7/7: The Angels of
Edgware Road
Channel 4, 7pm
It certainly didn't make light
Sunday-night viewing, and was
probably a depressing way to round
off a weekend, but watching Channel 4's documentary about some of the heroes of the terrorist bombings of July 7, 2005, was compelling TV.
There were no cheap, naff reconstructions, no staged gory images. Survivors simply told their stories straight to camera, unflinching, with more detail at times than perhaps we were comfortable with. Near the start of the programme, the short piece of footage from the mobile phone of a passenger in the train next to the one that was blown up in a tunnel just outside Edgware Road Station explained a lot.
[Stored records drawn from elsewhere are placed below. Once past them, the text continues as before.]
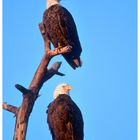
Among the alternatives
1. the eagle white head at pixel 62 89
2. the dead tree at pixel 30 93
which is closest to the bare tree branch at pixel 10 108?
the dead tree at pixel 30 93

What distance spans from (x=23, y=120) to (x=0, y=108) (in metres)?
0.24

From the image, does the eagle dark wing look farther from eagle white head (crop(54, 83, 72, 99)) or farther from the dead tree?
eagle white head (crop(54, 83, 72, 99))

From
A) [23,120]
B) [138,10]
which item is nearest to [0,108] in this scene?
[23,120]

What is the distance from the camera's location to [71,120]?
13.0 feet

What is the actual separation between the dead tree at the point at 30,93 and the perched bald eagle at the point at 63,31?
54cm

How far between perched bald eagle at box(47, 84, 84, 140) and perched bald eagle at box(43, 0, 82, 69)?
0.69 metres

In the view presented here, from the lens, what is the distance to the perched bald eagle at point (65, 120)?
156 inches

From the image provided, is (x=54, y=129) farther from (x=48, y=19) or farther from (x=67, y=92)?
(x=48, y=19)

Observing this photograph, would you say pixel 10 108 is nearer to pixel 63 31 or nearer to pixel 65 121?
pixel 65 121

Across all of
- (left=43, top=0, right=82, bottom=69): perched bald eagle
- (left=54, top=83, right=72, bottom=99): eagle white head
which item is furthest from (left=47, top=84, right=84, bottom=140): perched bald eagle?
(left=43, top=0, right=82, bottom=69): perched bald eagle

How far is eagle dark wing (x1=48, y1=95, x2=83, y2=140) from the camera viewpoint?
13.0ft

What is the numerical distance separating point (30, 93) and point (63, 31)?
1.25 meters

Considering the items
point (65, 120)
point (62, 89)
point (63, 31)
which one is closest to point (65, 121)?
point (65, 120)

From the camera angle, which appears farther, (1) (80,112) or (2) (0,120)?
(1) (80,112)
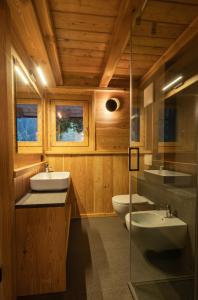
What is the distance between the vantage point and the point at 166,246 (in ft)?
5.62

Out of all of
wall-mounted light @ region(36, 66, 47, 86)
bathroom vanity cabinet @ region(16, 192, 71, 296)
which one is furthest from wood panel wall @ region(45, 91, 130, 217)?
bathroom vanity cabinet @ region(16, 192, 71, 296)

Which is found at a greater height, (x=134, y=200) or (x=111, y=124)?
(x=111, y=124)

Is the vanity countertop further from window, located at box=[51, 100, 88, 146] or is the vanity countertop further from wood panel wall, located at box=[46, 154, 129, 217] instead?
window, located at box=[51, 100, 88, 146]

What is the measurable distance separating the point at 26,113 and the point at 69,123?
102cm

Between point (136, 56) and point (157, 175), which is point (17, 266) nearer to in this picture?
point (157, 175)

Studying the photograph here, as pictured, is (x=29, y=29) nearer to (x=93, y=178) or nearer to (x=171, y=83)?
(x=171, y=83)

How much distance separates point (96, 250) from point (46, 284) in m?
0.73

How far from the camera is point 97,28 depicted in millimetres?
1679

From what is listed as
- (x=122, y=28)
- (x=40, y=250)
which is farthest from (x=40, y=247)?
(x=122, y=28)

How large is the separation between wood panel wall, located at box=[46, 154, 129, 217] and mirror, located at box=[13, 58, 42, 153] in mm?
555

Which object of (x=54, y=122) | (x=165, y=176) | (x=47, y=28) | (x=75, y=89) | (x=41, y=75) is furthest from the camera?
(x=54, y=122)

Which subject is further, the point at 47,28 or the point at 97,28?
the point at 97,28

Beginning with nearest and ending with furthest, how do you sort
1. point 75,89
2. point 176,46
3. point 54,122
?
point 176,46 → point 75,89 → point 54,122

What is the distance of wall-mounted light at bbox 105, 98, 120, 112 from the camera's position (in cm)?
303
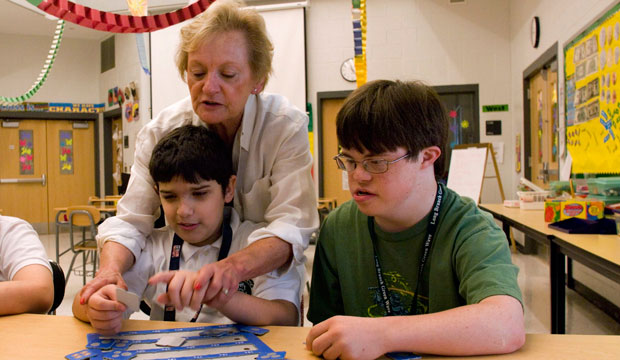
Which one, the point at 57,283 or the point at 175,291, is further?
the point at 57,283

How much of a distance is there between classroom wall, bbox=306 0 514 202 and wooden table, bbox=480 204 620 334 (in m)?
3.69

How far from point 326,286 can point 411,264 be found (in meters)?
0.23

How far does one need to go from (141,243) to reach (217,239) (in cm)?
20

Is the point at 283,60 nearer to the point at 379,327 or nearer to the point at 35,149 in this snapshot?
the point at 35,149

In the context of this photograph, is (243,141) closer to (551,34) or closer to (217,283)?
(217,283)

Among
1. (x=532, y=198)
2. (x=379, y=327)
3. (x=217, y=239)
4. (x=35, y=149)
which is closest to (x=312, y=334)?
(x=379, y=327)

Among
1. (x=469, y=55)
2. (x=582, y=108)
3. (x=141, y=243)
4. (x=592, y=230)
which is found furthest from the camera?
(x=469, y=55)

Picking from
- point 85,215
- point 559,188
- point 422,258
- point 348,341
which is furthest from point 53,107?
point 348,341

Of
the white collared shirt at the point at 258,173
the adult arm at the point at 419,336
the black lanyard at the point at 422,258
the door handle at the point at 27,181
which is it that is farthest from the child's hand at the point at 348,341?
the door handle at the point at 27,181

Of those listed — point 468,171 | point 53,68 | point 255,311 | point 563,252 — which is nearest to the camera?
point 255,311

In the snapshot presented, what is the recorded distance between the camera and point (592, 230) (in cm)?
207

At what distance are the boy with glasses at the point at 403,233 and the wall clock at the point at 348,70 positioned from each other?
534cm

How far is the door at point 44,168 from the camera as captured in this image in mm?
8156

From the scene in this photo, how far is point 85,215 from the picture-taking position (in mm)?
4285
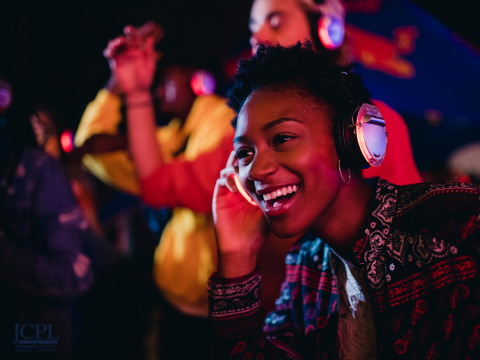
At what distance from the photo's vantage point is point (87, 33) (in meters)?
2.95

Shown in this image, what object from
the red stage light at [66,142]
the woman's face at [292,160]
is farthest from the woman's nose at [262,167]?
the red stage light at [66,142]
The screams were clearly audible and perhaps it wasn't so surprising after hearing that to understand why Tim Coulson felt compelled not just to walk to safety from his carriage, but to smash his way into the bombed train and try to help those who lay injured and dying. Tim told of how one man died in his arms - and this, instead of spurring him on to rush from this hellhole, only served to make him more determined to save someone else.
Perhaps the biggest question raised in this programme was about human nature and religious beliefs. What individual differences are there in people that would have one use their beliefs to blow up a train, killing themself and many of those on board, and another to use their faith to aid their fellow humans in the face of such terror?
Alison Sayer, we learned, had been blown out of the train with the force of the blast. She had smashed into the tunnel wall and had come to rest on the tracks. Tim's explanation of what had happened to Alison was like he was describing something out of a movie, too awful to comprehend. His reasons for staying with her, as many others started to leave the tunnel along the tracks, were understandable.
Jason Rennie, too, stayed behind to help 50-year-old David Gardner, who was losing blood from his wounds that would eventually lead to his left leg being amputated. Susannah Pell used her scarf as a tourniquet to help a young man she heard crying out from the bombed carriage next to the one she was in. She climbed over corpses to get to him, ignoring the shrapnel embedded in her own face. She could walk, after all.
For me, though, the most heart-wrenching tale was that of Jackie Putnam, who guiltily stepped past the bombed carriage, seeing only the dead as she glanced in, not taking in those crying out for help. Jackie could think of nothing but getting home to her two daughters - and admitting this, for me, was as brave as any of those who stayed behind to help.
Later this week, Channel Five will screen 100 Best Disaster Movies. We've each probably watched one of them and oohed and aahed at the horrific and heart-wrenching scenes as people are crushed, bones are broken and loved ones die. None of us ever thinks it will happen to us. None of those in this programme did either - and, like us, none of them had a clue how they would respond.
The programme ended with a touching reunion between David Gardner and Jason Rennie, the man who saved him mainly by talking to him as they lay on the floor of the bombed-out carriage. The irony of it wasn't lost on David - on a transport system where people barely look at each other, never mind talk to one another, he'd made a friend for life.
In an age when the media reports crimes every day, and we don't seem to talk to our neighbours any more, this film went some way to reassuring you that, should a crisis arise, faith in human nature is not yet lost.